With beliefs, the same is true. The reason I think some people are hopeless is that they just can't stomach the idea of retracing their steps--as Neil Peart said "turn around and walk the razor's edge." For these people, it's just too hard. I hope your friend is not in that category.

 
At 1/18/2006 6:11 AM, Blogger BlackSun declaimed...

One more thing: sometimes "I don't know..." IS the right answer. Again, people who don't understand the method don't get the fact that you don't get bonus points for KNOWING.

In science, you get your bonus points for keeping all things on the correct side of the "I know" vs. "I don't know" line.

 
At 1/18/2006 11:49 AM, Blogger Mr. Neil declaimed...

"They don't understand that science is a method, not a collection of knowledge."

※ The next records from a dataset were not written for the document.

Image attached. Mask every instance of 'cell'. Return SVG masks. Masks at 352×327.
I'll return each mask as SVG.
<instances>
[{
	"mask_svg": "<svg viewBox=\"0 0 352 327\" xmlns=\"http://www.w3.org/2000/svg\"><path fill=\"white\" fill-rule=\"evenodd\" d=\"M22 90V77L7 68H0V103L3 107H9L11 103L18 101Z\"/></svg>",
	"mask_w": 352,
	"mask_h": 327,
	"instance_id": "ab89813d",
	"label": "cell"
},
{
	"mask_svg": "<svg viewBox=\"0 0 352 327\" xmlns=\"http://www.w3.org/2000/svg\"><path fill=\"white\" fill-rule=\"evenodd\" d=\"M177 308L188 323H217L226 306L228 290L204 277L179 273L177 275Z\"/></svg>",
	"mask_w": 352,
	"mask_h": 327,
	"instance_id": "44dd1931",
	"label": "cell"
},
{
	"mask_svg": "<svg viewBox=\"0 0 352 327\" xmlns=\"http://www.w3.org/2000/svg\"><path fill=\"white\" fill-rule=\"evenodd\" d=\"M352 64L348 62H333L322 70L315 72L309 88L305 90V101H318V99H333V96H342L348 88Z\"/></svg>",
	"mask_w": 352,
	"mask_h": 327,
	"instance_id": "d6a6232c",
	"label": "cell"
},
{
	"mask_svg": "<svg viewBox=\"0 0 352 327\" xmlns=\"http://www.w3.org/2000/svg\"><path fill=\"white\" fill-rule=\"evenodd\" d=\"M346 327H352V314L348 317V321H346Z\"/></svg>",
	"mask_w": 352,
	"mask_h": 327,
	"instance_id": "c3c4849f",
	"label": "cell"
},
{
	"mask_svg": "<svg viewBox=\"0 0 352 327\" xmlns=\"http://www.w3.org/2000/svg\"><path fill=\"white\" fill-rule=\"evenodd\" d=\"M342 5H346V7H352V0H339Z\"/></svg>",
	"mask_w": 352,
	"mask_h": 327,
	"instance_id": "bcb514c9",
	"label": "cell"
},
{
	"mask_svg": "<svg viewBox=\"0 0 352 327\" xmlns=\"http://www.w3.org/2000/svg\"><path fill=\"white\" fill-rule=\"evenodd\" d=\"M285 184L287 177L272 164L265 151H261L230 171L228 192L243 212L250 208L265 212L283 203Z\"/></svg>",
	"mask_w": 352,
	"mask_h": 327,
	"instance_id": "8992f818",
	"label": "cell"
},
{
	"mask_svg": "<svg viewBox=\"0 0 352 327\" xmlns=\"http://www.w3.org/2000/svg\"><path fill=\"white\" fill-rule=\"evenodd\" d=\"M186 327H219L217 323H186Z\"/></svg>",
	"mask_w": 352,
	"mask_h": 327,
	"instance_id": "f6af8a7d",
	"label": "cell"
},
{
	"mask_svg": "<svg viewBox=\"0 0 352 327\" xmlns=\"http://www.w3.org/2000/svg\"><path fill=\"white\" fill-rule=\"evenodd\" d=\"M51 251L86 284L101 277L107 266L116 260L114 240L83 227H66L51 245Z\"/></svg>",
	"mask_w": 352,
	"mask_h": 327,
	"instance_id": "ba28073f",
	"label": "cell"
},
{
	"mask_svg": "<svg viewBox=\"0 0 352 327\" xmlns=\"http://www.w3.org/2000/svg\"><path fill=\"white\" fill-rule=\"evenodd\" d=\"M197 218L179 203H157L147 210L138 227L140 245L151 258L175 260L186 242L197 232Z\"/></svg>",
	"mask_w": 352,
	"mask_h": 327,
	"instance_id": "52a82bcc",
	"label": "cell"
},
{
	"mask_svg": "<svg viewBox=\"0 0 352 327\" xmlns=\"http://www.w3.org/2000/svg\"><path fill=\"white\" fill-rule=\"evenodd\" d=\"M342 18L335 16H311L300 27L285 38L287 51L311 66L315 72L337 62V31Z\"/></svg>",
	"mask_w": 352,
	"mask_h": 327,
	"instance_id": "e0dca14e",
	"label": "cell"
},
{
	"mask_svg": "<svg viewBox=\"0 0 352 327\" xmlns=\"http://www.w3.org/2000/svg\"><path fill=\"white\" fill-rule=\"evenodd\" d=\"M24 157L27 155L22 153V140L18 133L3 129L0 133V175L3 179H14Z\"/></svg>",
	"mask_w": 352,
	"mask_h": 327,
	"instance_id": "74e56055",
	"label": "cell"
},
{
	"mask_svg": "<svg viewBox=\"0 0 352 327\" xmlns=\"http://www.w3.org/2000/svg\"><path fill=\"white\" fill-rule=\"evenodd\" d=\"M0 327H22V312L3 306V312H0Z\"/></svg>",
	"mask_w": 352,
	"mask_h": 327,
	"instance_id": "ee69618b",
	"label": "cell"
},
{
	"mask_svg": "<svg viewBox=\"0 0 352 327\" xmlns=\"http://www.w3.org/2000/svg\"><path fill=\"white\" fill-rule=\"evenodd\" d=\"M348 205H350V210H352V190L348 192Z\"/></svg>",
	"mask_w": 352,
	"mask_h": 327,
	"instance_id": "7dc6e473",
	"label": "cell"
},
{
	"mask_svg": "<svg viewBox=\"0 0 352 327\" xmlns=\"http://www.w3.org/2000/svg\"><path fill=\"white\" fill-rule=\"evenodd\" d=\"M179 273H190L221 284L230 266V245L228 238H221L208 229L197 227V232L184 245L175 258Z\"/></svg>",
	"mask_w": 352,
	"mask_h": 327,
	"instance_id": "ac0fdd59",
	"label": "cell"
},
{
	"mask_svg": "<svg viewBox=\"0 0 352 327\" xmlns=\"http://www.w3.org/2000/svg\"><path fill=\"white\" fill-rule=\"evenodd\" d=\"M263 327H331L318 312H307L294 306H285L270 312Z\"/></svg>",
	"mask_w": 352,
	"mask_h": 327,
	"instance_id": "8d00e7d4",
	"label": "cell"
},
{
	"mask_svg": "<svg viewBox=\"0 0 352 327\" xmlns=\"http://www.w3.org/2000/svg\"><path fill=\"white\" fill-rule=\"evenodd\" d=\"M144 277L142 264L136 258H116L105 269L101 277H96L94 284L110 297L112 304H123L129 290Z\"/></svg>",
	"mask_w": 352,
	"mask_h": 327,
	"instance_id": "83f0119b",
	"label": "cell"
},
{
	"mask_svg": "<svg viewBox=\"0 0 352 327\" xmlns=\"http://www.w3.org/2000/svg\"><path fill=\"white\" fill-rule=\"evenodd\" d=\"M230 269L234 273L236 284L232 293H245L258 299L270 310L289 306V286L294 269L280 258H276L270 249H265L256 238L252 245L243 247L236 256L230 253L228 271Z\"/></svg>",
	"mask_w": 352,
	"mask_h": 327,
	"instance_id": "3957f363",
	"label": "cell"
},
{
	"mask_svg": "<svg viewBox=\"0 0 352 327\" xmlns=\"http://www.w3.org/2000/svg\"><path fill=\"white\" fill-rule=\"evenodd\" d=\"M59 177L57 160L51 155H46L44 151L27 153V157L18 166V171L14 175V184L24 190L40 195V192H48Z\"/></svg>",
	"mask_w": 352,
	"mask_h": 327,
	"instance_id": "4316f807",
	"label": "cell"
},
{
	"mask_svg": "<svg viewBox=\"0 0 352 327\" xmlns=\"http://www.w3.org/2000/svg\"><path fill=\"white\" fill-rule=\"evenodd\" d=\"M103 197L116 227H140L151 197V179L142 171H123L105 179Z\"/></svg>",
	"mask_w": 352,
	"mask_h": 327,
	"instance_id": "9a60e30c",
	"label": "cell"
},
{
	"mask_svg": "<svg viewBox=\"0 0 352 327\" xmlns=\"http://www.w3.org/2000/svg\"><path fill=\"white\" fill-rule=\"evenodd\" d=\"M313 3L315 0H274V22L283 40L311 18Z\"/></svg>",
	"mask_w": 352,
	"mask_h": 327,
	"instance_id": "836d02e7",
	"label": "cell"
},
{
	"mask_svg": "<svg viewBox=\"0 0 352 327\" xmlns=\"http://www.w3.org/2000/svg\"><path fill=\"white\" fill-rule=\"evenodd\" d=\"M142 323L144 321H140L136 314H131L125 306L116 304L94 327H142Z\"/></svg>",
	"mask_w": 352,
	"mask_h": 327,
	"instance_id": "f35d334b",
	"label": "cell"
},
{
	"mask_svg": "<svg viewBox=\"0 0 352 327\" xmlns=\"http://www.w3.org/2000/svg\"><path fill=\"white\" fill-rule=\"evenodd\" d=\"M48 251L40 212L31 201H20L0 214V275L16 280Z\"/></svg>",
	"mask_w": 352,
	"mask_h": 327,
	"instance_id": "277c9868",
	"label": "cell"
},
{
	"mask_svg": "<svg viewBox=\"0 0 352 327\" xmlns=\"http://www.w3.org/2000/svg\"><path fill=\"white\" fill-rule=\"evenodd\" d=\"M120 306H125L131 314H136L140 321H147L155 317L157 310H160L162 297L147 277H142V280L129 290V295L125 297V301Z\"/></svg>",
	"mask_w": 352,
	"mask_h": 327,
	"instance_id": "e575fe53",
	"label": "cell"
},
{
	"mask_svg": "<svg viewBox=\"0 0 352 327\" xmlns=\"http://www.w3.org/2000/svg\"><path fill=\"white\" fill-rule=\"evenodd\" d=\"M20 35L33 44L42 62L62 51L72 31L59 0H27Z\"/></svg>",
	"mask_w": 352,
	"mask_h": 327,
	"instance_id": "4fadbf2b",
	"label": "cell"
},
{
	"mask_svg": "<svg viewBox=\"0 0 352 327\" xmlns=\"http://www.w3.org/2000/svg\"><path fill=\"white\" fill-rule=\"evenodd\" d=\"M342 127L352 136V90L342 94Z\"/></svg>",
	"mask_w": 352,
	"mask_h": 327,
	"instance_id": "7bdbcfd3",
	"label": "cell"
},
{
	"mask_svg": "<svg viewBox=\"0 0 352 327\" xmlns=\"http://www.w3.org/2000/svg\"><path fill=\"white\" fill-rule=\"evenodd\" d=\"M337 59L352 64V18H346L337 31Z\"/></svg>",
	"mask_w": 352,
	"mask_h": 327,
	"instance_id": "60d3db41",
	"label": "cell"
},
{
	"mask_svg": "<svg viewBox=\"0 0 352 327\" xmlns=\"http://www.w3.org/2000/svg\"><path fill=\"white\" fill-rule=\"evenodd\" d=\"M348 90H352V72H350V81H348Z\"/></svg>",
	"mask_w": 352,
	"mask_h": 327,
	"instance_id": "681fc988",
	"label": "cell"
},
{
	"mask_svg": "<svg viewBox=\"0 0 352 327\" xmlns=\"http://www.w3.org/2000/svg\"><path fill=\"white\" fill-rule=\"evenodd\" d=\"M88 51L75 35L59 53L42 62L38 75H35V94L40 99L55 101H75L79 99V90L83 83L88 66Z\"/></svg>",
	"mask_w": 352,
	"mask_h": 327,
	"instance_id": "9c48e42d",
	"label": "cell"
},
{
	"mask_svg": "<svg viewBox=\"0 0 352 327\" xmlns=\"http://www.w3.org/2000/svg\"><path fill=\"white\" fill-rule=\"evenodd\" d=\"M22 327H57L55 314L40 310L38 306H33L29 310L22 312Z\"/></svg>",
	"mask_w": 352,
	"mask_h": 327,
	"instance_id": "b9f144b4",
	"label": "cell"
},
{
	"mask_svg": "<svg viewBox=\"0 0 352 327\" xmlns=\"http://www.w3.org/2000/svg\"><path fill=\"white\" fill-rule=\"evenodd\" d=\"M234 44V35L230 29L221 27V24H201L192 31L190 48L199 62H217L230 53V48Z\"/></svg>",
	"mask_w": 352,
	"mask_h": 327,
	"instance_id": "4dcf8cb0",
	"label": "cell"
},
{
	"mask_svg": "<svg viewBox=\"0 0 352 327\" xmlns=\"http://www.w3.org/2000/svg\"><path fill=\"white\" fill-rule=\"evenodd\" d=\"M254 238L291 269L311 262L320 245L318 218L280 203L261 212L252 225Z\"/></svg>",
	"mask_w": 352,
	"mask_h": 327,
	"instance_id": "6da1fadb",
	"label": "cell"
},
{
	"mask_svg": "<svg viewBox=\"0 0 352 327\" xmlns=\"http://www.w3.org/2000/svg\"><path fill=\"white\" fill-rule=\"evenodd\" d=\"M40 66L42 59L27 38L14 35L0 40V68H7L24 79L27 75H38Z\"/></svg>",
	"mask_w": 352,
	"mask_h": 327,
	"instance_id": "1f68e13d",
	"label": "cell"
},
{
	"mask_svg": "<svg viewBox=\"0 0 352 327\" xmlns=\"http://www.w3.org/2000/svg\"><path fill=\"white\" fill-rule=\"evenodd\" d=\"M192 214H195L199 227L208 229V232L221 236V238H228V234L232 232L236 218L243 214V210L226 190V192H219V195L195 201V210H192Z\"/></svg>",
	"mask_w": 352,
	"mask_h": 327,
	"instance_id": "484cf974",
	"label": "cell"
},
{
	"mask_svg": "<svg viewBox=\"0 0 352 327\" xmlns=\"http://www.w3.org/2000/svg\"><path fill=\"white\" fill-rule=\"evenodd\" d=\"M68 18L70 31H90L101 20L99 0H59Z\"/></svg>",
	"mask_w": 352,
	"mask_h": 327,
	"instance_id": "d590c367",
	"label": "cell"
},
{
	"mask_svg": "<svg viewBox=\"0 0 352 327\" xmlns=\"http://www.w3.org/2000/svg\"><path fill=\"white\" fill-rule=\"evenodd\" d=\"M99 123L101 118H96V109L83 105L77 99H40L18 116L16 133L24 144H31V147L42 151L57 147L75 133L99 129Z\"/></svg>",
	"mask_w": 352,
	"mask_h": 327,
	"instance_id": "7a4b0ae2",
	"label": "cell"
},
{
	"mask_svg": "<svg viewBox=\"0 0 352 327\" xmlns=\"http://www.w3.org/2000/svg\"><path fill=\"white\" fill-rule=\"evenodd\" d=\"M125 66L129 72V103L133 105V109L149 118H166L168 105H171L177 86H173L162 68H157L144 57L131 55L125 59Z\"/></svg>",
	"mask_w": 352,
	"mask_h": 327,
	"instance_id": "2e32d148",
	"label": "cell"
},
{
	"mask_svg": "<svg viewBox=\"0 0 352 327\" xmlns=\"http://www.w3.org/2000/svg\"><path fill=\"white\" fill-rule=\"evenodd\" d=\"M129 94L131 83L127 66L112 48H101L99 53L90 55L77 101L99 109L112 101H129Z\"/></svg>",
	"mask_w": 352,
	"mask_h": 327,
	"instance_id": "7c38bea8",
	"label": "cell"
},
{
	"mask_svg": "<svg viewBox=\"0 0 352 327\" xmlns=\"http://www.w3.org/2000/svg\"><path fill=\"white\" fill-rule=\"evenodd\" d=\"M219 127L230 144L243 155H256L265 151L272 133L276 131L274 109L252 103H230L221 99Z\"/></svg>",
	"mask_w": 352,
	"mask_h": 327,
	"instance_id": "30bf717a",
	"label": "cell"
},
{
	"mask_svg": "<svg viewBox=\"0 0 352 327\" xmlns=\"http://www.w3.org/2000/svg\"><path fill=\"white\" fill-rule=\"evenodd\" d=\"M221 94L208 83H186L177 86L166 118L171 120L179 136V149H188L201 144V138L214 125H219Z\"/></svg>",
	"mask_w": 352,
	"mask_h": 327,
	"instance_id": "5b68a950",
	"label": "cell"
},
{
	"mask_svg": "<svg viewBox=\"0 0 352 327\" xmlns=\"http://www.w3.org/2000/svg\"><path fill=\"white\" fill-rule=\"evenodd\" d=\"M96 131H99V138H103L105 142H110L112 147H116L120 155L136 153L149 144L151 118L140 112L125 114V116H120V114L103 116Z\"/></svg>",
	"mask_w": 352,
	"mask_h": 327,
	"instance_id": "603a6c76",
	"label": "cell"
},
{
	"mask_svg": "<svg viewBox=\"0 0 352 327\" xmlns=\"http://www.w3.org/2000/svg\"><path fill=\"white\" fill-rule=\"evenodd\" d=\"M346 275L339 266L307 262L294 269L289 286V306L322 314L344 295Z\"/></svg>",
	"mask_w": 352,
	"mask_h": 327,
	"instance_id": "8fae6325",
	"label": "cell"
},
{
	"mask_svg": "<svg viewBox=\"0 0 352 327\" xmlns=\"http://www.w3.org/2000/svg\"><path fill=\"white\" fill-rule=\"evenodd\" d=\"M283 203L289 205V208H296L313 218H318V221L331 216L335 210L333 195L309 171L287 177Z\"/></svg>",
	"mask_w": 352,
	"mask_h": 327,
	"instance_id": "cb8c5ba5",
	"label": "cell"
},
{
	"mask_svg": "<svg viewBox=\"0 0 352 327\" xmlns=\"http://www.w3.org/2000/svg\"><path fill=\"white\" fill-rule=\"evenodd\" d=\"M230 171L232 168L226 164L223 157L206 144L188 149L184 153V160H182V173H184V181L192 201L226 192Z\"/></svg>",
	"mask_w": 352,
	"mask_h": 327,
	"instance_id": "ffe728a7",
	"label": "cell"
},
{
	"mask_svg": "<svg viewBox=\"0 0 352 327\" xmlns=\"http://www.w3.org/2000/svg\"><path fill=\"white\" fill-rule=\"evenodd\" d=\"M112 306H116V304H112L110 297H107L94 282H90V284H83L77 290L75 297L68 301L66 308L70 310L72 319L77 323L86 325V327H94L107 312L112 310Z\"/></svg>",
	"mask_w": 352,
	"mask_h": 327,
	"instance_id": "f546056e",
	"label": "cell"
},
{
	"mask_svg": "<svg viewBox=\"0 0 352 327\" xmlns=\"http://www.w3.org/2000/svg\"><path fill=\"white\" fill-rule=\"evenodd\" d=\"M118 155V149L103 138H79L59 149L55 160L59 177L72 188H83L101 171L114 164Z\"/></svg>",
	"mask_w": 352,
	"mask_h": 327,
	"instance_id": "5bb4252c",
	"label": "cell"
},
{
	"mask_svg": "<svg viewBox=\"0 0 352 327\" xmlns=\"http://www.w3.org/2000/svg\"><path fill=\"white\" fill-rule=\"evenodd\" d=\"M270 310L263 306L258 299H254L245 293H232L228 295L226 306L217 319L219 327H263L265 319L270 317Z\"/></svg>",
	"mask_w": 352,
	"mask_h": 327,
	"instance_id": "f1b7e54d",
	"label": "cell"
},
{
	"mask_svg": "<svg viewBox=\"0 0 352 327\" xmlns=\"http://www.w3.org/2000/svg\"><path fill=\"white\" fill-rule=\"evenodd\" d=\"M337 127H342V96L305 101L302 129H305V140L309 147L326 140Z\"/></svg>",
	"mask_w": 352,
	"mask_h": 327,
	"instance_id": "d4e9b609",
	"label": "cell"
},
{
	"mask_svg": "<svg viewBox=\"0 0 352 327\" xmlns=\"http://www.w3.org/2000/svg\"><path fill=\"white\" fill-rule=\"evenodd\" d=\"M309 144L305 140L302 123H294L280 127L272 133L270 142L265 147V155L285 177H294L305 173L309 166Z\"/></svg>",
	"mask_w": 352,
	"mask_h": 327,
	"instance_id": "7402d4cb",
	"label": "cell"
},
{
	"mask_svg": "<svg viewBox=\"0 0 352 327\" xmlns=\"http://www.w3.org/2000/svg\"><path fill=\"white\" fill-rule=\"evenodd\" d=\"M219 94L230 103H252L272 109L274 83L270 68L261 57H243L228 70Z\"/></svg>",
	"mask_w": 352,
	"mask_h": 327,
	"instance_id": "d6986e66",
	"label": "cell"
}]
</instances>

Yep! He made sure to explicitly state that science = knowledge, by playing the etymology game that you normally hear from apologists.

I was fairly satisfied that I was able to find the hole in his argument, but I was getting a little annoyed that he kept trying to bring me down to his level. The method of trying to justify bad thinking by defeating good thinking is directly out of the apologetics play book.

Nick thinks its arrogant to try qualify one worldview as superior to all others. The funny thing is that I got him to agree that he has to pass through all of my presuppositions to get to his (again, thank you, John Dill), but I don't think he understood that by doing so, he was doing something unwarranted and extra in contrast to what I do when I make assumptions.

Anyway... Thanks, guys. There'll be a few QotD's based on this little encounter. Some of them are facetious. Some aren't.

 
At 1/18/2006 1:49 PM, Blogger gonesavage declaimed...

Science is a process, not knowledge itself. Science can help someone attain knowledge. "Believing" in science is about as absurd as "believing" in the process of making coffee.